__What is being asked__
Print exactly the lines from the line with "How far in space" to the last line of the data, please, both included.

Items from a data source
--- Begin ---
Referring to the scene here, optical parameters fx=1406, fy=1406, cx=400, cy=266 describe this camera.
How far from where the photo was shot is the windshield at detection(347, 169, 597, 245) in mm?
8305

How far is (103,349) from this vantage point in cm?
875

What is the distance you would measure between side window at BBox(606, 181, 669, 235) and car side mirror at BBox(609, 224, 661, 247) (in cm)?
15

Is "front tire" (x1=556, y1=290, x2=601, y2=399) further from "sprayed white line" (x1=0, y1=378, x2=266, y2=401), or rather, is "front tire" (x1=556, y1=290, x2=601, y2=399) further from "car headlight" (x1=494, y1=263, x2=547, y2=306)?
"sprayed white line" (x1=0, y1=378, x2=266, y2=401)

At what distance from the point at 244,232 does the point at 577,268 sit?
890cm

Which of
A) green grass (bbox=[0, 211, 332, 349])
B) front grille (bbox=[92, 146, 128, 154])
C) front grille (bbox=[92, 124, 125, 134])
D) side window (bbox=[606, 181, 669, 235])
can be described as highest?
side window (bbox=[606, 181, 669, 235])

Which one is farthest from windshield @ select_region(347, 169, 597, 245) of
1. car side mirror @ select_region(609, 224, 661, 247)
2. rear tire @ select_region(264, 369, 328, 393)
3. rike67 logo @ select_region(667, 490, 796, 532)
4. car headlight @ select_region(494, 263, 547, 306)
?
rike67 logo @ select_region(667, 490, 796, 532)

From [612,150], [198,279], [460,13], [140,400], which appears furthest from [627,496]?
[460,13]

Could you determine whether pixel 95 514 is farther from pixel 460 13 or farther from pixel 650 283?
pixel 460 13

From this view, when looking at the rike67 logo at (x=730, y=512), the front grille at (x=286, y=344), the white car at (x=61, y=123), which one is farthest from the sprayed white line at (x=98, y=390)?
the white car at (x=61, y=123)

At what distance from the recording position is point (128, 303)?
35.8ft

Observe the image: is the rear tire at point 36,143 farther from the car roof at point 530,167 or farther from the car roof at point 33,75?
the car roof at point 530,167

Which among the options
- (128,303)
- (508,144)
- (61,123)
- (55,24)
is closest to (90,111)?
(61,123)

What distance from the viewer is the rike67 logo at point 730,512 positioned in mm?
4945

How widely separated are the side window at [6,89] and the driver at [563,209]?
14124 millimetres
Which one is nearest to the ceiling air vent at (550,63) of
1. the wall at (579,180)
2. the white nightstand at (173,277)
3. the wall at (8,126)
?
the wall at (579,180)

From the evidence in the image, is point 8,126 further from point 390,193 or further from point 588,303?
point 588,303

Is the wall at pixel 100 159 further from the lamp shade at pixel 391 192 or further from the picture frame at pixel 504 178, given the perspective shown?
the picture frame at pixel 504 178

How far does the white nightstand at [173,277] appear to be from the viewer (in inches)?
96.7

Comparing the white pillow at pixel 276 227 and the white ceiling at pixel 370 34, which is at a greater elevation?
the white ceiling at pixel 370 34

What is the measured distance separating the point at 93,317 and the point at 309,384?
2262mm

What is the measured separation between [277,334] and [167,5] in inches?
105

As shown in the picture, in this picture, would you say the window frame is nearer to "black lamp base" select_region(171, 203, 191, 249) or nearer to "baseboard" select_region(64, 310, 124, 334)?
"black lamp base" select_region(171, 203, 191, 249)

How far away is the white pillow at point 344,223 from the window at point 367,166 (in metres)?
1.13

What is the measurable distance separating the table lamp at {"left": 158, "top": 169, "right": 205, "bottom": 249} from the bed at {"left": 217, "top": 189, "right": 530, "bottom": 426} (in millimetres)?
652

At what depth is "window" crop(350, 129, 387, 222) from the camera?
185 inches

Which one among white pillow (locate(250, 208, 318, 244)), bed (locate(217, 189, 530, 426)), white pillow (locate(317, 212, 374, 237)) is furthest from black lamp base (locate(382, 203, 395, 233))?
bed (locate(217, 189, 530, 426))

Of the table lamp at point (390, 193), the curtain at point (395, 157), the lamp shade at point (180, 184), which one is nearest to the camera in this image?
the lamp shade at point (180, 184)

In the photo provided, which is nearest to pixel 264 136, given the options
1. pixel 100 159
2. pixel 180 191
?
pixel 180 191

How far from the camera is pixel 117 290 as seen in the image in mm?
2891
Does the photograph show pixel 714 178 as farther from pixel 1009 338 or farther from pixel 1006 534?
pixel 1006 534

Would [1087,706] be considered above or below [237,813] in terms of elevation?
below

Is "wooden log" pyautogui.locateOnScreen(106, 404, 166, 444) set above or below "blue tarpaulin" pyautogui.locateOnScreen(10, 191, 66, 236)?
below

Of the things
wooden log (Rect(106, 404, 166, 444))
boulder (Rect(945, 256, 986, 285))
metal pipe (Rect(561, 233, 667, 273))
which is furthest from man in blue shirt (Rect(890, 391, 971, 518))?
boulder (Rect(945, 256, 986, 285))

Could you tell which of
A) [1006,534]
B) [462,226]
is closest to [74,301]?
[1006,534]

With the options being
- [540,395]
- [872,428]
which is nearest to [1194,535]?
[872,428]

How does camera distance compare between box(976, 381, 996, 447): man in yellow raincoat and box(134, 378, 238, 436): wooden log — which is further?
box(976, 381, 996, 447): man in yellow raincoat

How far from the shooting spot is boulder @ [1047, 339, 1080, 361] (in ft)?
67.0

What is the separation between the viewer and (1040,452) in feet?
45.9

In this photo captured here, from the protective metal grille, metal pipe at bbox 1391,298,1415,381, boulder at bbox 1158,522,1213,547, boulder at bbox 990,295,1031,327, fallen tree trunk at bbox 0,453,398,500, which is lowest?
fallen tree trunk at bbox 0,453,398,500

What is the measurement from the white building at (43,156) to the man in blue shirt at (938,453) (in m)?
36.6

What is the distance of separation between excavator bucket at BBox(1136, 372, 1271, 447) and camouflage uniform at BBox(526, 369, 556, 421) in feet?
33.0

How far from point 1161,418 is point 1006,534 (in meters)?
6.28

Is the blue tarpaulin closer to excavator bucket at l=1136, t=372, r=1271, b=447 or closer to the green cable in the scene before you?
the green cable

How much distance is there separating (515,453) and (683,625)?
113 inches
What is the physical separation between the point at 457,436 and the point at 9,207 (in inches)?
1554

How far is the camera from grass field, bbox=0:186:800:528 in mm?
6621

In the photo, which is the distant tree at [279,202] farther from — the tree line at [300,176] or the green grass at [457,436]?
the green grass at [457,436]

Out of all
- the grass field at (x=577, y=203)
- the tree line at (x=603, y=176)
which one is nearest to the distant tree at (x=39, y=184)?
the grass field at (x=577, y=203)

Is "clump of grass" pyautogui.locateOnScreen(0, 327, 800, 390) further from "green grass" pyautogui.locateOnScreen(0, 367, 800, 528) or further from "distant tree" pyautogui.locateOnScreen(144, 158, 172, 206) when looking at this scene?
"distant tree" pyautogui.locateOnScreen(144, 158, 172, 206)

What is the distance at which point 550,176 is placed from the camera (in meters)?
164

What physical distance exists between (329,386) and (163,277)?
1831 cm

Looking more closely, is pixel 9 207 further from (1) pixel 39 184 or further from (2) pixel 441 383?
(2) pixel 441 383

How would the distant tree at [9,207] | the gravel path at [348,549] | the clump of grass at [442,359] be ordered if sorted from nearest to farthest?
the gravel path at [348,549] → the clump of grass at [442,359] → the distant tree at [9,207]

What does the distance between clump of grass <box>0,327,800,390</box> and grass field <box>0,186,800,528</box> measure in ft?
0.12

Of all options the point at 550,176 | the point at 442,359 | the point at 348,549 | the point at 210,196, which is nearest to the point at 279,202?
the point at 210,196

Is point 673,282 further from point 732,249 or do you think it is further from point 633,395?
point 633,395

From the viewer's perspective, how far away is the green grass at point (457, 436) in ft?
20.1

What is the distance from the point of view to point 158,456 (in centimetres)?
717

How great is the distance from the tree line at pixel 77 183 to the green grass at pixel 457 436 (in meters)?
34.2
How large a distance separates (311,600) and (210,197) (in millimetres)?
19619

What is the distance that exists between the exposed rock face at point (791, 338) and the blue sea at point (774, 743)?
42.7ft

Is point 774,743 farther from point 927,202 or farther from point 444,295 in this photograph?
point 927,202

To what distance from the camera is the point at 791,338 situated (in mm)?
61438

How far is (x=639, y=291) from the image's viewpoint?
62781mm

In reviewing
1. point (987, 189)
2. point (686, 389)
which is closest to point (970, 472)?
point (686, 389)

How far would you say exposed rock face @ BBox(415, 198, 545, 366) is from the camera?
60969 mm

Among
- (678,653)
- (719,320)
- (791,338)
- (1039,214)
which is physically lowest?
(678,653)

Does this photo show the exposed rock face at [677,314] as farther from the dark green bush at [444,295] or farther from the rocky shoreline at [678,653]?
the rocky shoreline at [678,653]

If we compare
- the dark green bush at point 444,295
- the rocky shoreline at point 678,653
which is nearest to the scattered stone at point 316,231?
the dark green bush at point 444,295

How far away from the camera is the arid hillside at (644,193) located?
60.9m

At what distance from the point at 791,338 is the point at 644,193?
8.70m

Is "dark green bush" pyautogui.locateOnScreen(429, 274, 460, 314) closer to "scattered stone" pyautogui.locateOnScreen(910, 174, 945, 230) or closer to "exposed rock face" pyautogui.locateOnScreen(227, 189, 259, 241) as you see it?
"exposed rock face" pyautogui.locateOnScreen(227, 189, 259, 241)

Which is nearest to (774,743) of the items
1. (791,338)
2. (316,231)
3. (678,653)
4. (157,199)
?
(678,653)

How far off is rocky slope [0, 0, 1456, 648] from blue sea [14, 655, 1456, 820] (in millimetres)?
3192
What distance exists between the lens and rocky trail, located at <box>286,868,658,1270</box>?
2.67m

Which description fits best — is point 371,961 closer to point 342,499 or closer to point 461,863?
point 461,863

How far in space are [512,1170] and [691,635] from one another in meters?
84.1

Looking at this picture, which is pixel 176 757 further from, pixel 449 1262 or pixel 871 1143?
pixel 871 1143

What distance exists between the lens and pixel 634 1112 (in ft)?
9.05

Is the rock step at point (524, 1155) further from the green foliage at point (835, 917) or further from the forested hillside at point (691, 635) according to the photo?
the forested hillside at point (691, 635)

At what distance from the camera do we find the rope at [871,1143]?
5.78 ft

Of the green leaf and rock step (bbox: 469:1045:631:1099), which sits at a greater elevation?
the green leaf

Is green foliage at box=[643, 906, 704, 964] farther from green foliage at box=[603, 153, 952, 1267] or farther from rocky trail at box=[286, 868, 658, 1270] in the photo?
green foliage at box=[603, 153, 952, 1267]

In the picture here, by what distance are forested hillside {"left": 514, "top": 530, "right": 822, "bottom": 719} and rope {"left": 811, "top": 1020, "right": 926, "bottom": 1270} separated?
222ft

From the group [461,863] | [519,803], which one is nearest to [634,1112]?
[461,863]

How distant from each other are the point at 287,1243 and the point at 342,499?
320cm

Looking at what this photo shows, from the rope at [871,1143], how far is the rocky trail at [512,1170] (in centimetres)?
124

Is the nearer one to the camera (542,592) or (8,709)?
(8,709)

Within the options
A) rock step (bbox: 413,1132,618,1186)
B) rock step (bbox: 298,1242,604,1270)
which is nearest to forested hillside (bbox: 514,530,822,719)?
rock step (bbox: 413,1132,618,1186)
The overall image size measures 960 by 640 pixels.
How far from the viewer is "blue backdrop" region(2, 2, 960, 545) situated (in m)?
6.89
--- End ---
__Exercise output__
How far in space are [512,1170] and [691,635] from one another in meters?
84.1

Looking at this picture, which is pixel 176 757 further from, pixel 449 1262 or pixel 871 1143?
pixel 871 1143

What distance exists between the lens and pixel 634 1112 (in ft)?
9.05

Is the rock step at point (524, 1155) further from the green foliage at point (835, 917) or further from the forested hillside at point (691, 635) according to the photo?
the forested hillside at point (691, 635)

At what distance from the camera do we find the rope at [871,1143]?
5.78 ft

Of the green leaf and rock step (bbox: 469:1045:631:1099), which sits at a greater elevation?
the green leaf

Is green foliage at box=[643, 906, 704, 964] farther from green foliage at box=[603, 153, 952, 1267] or farther from rocky trail at box=[286, 868, 658, 1270] in the photo?
green foliage at box=[603, 153, 952, 1267]

In the picture here, by what distance are forested hillside {"left": 514, "top": 530, "right": 822, "bottom": 719} and rope {"left": 811, "top": 1020, "right": 926, "bottom": 1270} separated?
222ft

From the group [461,863] | [519,803], which one is nearest to [634,1112]?
[461,863]

How distant from each other are the point at 287,1243 and the point at 342,499?
320cm

Looking at what this photo shows, from the rope at [871,1143], how far is the rocky trail at [512,1170] (in centimetres)?
124

Is the nearer one to the camera (542,592) or (8,709)?
(8,709)

Within the options
A) rock step (bbox: 413,1132,618,1186)
B) rock step (bbox: 298,1242,604,1270)
which is nearest to forested hillside (bbox: 514,530,822,719)?
rock step (bbox: 413,1132,618,1186)
The overall image size measures 960 by 640 pixels.
How far from the viewer is "blue backdrop" region(2, 2, 960, 545) situated (in m)?
6.89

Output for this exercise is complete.